[Opening DOCUMENT EXTRACT section]

2022 Southern Conference baseball tournament
- Teams: 8
- Format: two bracket Double-elimination tournament with championship game
- Finals site: Fluor Field at the West End; Greenville, SC;
- Champions: UNC Greensboro (2nd title)
- Winning coach: Billy Godwin (1st title)
- Television: ESPN+

= 2022 Southern Conference baseball tournament =

The 2022 Southern Conference baseball tournament was held from May 25 through 29 at Fluor Field at the West End in Greenville, South Carolina. The annual event determines the conference champion of the Division I Southern Conference in college baseball. The tournament winner earns the league's bid to the 2022 NCAA Division I baseball tournament. This is the last of 20 athletic championships held by the conference in the 2021–22 academic year.

[Closing DOCUMENT EXTRACT section]
[Opening DATA UNDER STUDY section]

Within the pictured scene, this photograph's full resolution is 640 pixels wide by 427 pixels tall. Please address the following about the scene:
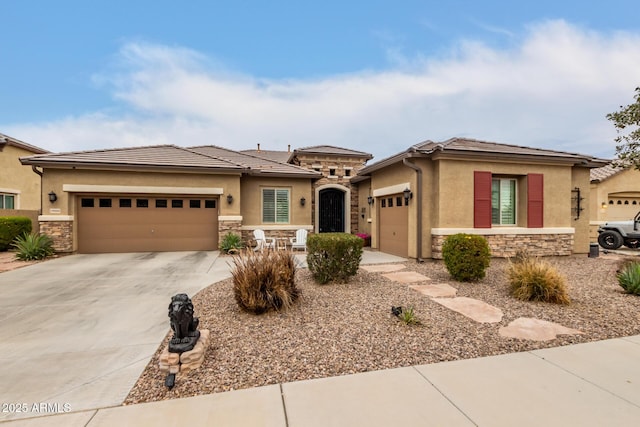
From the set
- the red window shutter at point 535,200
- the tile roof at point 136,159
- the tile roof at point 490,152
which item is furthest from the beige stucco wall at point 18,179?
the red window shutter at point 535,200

[Closing DATA UNDER STUDY section]
[Opening DATA UNDER STUDY section]

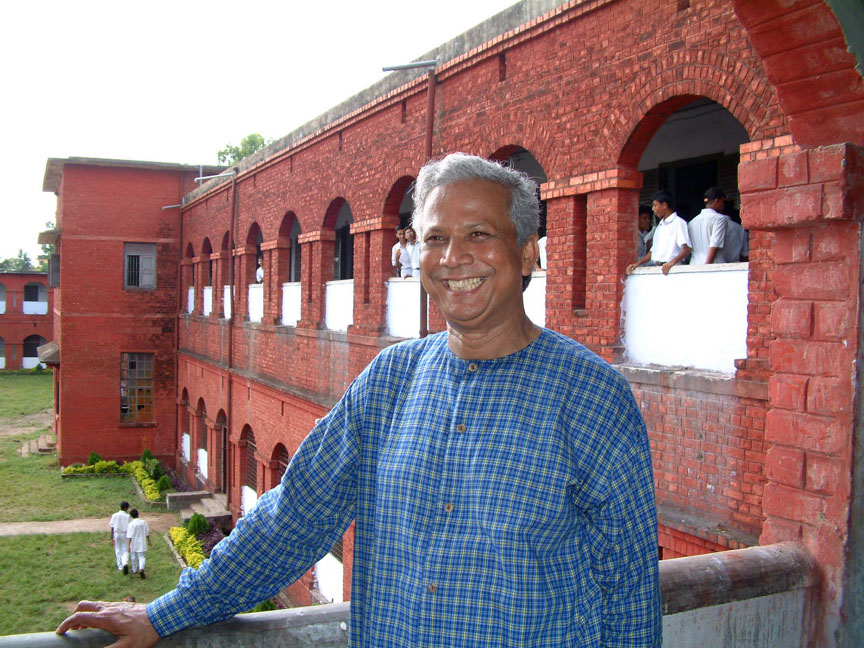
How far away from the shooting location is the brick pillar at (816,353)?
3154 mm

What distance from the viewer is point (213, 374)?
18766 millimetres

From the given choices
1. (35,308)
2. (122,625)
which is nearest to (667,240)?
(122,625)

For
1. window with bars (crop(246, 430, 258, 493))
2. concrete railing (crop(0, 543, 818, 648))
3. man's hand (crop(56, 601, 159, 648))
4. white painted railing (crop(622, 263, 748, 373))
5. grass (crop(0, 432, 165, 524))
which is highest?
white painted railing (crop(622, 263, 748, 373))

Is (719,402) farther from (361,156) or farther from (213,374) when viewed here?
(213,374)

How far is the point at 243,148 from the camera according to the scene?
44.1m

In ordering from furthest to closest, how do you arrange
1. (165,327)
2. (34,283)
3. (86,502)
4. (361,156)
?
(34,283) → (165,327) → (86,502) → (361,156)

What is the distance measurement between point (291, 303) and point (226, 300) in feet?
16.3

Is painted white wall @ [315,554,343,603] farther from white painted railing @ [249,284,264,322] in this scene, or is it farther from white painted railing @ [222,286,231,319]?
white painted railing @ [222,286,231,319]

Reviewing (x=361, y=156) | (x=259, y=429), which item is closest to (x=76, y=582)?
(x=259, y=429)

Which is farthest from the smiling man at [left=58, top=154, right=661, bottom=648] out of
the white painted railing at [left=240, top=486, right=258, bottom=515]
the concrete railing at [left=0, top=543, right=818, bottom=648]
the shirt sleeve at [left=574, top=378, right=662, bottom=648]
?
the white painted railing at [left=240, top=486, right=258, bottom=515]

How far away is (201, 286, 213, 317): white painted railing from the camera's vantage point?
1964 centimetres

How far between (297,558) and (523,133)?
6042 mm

[Closing DATA UNDER STUDY section]

**TASK STATEMENT**
Retype the whole tournament article word for word, keeping every line and mark as it appears. Work only from the tournament article, not the rows.

**TASK OUTPUT**
2022 Southern Conference baseball tournament
- Teams: 8
- Format: two bracket Double-elimination tournament with championship game
- Finals site: Fluor Field at the West End; Greenville, SC;
- Champions: UNC Greensboro (2nd title)
- Winning coach: Billy Godwin (1st title)
- Television: ESPN+

= 2022 Southern Conference baseball tournament =

The 2022 Southern Conference baseball tournament was held from May 25 through 29 at Fluor Field at the West End in Greenville, South Carolina. The annual event determines the conference champion of the Division I Southern Conference in college baseball. The tournament winner earns the league's bid to the 2022 NCAA Division I baseball tournament. This is the last of 20 athletic championships held by the conference in the 2021–22 academic year.